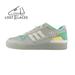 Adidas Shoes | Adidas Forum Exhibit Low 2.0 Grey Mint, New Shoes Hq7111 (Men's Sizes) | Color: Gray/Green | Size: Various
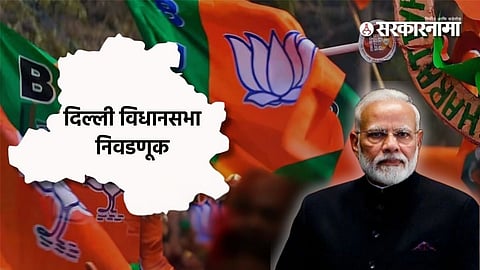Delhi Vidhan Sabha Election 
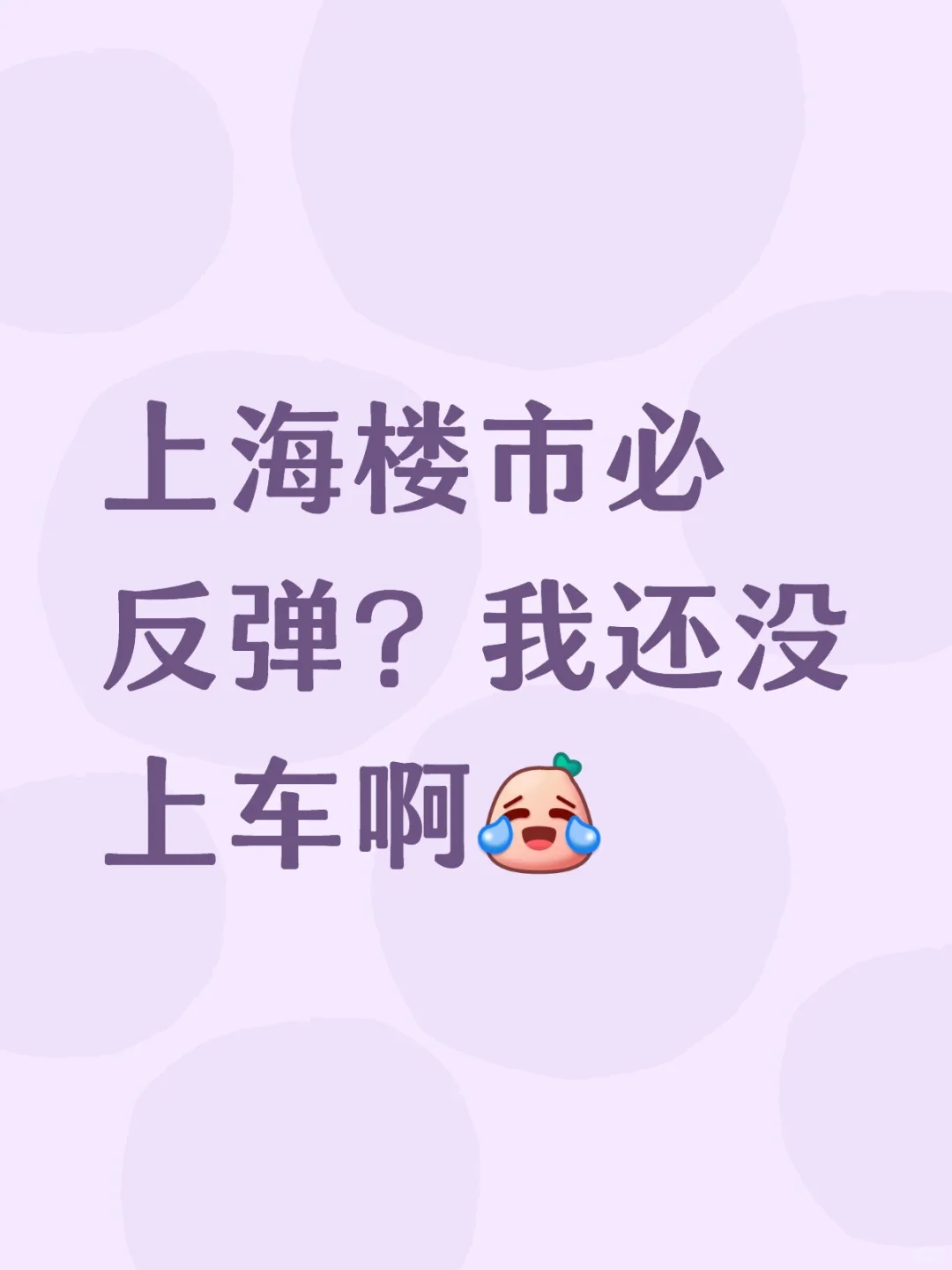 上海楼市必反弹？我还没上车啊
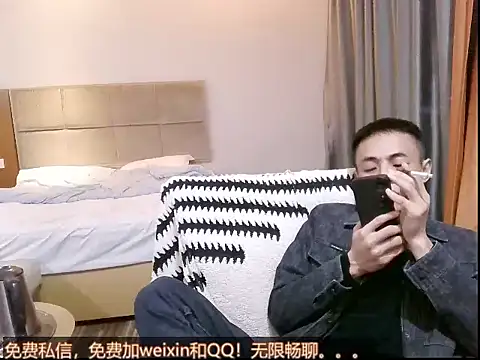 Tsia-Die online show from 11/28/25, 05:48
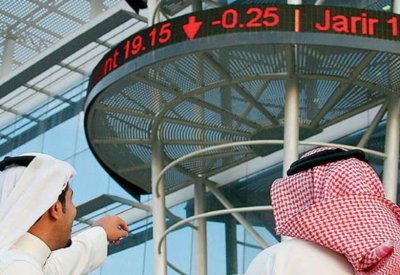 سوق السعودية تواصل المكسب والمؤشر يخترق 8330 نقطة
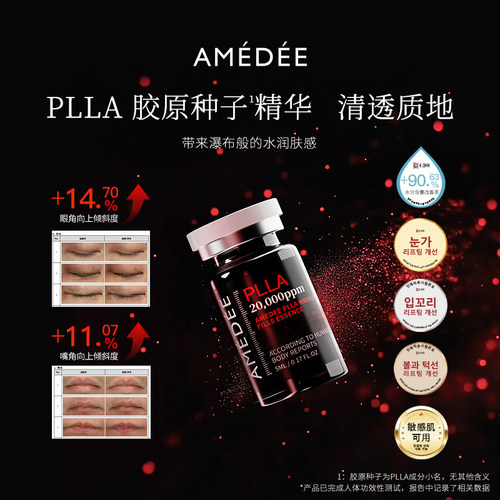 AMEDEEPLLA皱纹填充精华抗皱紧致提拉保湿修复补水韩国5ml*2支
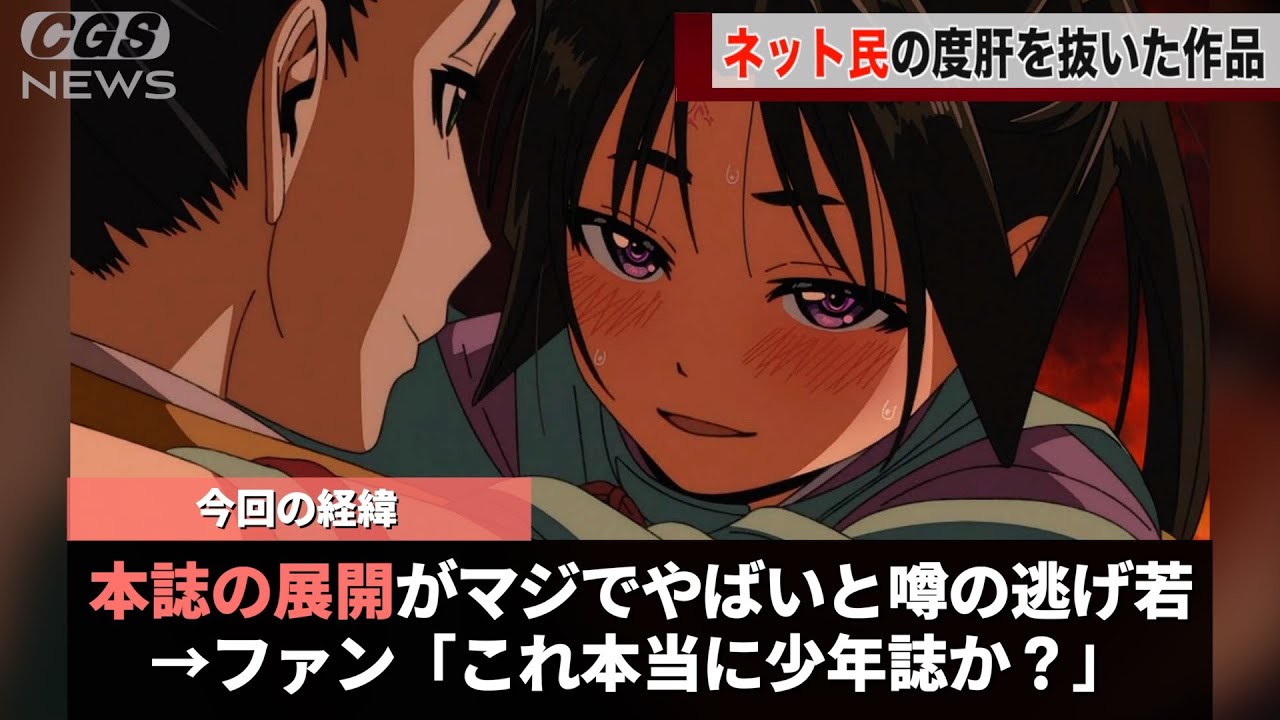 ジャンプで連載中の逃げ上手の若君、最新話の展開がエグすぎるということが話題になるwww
=-=-=
### Exercise details
Return all records exactly as they stand above, except for pictures.

### Task result
 Adidas Shoes | Adidas Forum Exhibit Low 2.0 Grey Mint, New Shoes Hq7111 (Men's Sizes) | Color: Gray/Green | Size: Various
Delhi Vidhan Sabha Election 
 上海楼市必反弹？我还没上车啊
 Tsia-Die online show from 11/28/25, 05:48
 سوق السعودية تواصل المكسب والمؤشر يخترق 8330 نقطة
 AMEDEEPLLA皱纹填充精华抗皱紧致提拉保湿修复补水韩国5ml*2支
 ジャンプで連載中の逃げ上手の若君、最新話の展開がエグすぎるということが話題になるwww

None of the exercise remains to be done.